TASK ITEM -
Among the entries below, find the lines with "Free" and copy them.

TASK MATERIAL: Begin

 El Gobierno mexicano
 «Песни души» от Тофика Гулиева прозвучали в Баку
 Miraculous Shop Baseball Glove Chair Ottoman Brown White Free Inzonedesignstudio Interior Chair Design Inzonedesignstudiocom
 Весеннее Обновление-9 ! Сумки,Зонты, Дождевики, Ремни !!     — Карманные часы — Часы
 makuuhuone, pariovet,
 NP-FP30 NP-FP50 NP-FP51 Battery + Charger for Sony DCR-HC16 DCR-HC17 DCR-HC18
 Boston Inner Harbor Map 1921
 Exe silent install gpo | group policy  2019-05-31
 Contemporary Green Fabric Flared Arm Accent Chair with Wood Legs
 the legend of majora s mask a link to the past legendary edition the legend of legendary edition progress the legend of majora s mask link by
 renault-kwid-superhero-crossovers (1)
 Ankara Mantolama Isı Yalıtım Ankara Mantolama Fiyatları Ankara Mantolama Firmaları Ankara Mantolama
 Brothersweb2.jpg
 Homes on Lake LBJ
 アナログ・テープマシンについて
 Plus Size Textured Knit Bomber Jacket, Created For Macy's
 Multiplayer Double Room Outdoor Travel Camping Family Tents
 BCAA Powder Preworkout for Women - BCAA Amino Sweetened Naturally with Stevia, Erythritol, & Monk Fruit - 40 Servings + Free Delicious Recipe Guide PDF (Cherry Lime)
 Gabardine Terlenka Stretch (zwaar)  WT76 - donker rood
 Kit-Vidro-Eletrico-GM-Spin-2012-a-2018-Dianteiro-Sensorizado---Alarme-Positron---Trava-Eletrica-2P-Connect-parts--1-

TASK MATERIAL: End

YOUR RESPONSE -
 Miraculous Shop Baseball Glove Chair Ottoman Brown White Free Inzonedesignstudio Interior Chair Design Inzonedesignstudiocom
 BCAA Powder Preworkout for Women - BCAA Amino Sweetened Naturally with Stevia, Erythritol, & Monk Fruit - 40 Servings + Free Delicious Recipe Guide PDF (Cherry Lime)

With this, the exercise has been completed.